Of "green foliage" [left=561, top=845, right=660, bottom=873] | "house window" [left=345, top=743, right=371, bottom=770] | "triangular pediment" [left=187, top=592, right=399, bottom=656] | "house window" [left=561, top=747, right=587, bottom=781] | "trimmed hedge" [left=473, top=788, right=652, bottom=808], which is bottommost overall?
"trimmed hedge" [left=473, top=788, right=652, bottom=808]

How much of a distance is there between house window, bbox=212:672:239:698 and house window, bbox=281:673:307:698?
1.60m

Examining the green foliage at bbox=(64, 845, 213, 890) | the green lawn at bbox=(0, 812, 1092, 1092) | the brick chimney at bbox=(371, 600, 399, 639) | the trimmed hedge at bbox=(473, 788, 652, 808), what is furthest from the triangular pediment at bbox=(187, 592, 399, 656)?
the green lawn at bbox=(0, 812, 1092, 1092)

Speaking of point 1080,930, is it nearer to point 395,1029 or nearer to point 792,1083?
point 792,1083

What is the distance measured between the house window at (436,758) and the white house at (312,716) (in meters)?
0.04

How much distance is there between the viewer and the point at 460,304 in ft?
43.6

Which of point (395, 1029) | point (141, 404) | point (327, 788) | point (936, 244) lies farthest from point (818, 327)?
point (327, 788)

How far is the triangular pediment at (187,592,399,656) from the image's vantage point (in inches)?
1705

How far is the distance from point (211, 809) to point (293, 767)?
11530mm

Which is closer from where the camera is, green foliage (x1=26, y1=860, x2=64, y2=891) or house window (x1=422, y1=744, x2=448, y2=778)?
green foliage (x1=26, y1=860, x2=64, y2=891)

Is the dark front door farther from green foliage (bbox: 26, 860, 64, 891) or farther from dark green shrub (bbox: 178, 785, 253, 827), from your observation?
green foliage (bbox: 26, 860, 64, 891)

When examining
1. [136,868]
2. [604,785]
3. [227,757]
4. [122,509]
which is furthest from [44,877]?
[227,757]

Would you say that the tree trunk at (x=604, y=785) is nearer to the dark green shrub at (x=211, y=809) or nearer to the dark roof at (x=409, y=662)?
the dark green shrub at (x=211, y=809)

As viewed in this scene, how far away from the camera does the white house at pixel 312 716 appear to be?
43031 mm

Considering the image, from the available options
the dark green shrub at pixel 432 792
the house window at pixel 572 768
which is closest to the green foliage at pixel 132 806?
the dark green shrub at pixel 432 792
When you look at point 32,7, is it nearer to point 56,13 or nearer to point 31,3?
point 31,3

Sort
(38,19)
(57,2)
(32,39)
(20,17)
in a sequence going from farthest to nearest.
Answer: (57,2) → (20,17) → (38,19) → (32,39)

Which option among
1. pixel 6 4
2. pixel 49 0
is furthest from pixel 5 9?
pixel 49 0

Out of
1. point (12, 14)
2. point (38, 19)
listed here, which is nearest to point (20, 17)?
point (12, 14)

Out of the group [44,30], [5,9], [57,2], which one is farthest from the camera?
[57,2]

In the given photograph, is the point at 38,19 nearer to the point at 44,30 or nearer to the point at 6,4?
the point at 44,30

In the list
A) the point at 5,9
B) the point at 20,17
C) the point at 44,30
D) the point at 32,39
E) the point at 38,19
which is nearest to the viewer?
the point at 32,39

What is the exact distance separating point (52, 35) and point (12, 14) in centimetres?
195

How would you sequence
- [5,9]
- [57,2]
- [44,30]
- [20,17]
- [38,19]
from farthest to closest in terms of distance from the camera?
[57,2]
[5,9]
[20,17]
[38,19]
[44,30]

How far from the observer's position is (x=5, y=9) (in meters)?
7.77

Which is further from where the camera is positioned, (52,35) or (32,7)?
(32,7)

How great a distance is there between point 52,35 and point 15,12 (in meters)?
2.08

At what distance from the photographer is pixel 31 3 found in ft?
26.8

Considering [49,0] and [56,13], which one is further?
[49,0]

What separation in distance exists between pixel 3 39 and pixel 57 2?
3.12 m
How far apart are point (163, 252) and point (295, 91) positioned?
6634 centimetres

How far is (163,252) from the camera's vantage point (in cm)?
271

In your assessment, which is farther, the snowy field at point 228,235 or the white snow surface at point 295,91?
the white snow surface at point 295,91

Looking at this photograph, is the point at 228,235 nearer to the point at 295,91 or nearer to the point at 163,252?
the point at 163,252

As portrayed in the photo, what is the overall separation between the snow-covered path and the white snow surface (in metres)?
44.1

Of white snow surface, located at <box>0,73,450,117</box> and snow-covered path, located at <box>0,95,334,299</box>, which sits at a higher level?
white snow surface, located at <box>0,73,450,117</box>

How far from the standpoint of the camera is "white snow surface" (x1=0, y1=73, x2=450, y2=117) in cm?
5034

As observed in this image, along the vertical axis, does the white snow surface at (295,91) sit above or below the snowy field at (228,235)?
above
◇ ◇ ◇ ◇ ◇
» **WHAT THE TASK ASKS**
Please give back all of the records exactly as written.

» **ANSWER TO THIS EXERCISE**
Of "green foliage" [left=561, top=845, right=660, bottom=873] | "house window" [left=345, top=743, right=371, bottom=770] | "triangular pediment" [left=187, top=592, right=399, bottom=656] | "house window" [left=561, top=747, right=587, bottom=781] | "trimmed hedge" [left=473, top=788, right=652, bottom=808], which is bottommost overall?
"trimmed hedge" [left=473, top=788, right=652, bottom=808]

How much of a distance is there between house window, bbox=212:672:239:698 and house window, bbox=281:673:307:698?
1.60m

Examining the green foliage at bbox=(64, 845, 213, 890) | the green lawn at bbox=(0, 812, 1092, 1092) | the brick chimney at bbox=(371, 600, 399, 639) | the trimmed hedge at bbox=(473, 788, 652, 808), what is furthest from the triangular pediment at bbox=(187, 592, 399, 656)?
the green lawn at bbox=(0, 812, 1092, 1092)

Speaking of point 1080,930, is it nearer to point 395,1029 or nearer to point 792,1083?
point 792,1083

What is the distance measured between the house window at (436,758) and the white house at (312,716) (in meters)?
0.04

How much distance is there between the viewer and the point at 460,304 in ft?
43.6

Which of point (395, 1029) | point (141, 404) | point (327, 788) | point (936, 244) lies farthest from point (818, 327)?
point (327, 788)

How far is the triangular pediment at (187,592,399,656) from the image's vantage point (in inches)?
1705

How far is the distance from point (211, 809) to point (293, 767)?
11530mm

Which is closer from where the camera is, green foliage (x1=26, y1=860, x2=64, y2=891) or house window (x1=422, y1=744, x2=448, y2=778)?
green foliage (x1=26, y1=860, x2=64, y2=891)

Is the dark front door farther from green foliage (bbox: 26, 860, 64, 891) or farther from dark green shrub (bbox: 178, 785, 253, 827), from your observation?
green foliage (bbox: 26, 860, 64, 891)

When examining
1. [136,868]
2. [604,785]
3. [227,757]
4. [122,509]
which is furthest from [44,877]?
[227,757]

Would you say that the tree trunk at (x=604, y=785) is nearer to the dark green shrub at (x=211, y=809) or nearer to the dark roof at (x=409, y=662)?
the dark green shrub at (x=211, y=809)

As viewed in this scene, how far away from the camera does the white house at pixel 312 716 appear to be?
43031 mm

Considering the image, from the available options
the dark green shrub at pixel 432 792
the house window at pixel 572 768
which is closest to the green foliage at pixel 132 806?
the dark green shrub at pixel 432 792
When you look at point 32,7, is it nearer to point 56,13 or nearer to point 31,3?
point 31,3

Sort
(38,19)
(57,2)
(32,39)
(20,17)
in a sequence going from farthest to nearest.
Answer: (57,2) → (20,17) → (38,19) → (32,39)

Which option among
1. pixel 6 4
2. pixel 49 0
is furthest from pixel 5 9?
pixel 49 0

Out of
1. point (12, 14)
2. point (38, 19)
listed here, which is nearest to point (20, 17)?
point (12, 14)

Out of the group [44,30], [5,9], [57,2], which one is farthest from the camera?
[57,2]

In the given photograph, is the point at 38,19 nearer to the point at 44,30 or nearer to the point at 6,4?
the point at 44,30

In the list
A) the point at 5,9
B) the point at 20,17
C) the point at 44,30
D) the point at 32,39
E) the point at 38,19
which is nearest to the viewer?
the point at 32,39

What is the exact distance separating point (52, 35) and point (12, 14) in centimetres?
195

How would you sequence
- [5,9]
- [57,2]
- [44,30]
- [20,17]
- [38,19]
from farthest to closest in terms of distance from the camera?
[57,2]
[5,9]
[20,17]
[38,19]
[44,30]

How far from the observer's position is (x=5, y=9) (in meters)?
7.77

Which is further from where the camera is positioned, (52,35) or (32,7)?
(32,7)

How great a distance is there between point 52,35 and point 15,12 (in meters)?
2.08

At what distance from the photographer is pixel 31 3 found in ft?
26.8

Considering [49,0] and [56,13], which one is further?
[49,0]

What separation in distance exists between pixel 3 39 and pixel 57 2?
3.12 m
How far apart are point (163, 252) and point (295, 91) positioned?
6634 centimetres

How far is (163,252) from the camera's vantage point (in cm)?
271

In your assessment, which is farther, the snowy field at point 228,235 or the white snow surface at point 295,91?
the white snow surface at point 295,91

Looking at this photograph, is the point at 228,235 nearer to the point at 295,91 or nearer to the point at 163,252?
the point at 163,252

As portrayed in the photo, what is the overall separation between the snow-covered path and the white snow surface (in metres)?
44.1

Of white snow surface, located at <box>0,73,450,117</box> and snow-covered path, located at <box>0,95,334,299</box>, which sits at a higher level?
white snow surface, located at <box>0,73,450,117</box>

How far from the standpoint of the camera is "white snow surface" (x1=0, y1=73, x2=450, y2=117) in cm?
5034

As observed in this image, along the vertical axis, does the white snow surface at (295,91) sit above or below the snowy field at (228,235)?
above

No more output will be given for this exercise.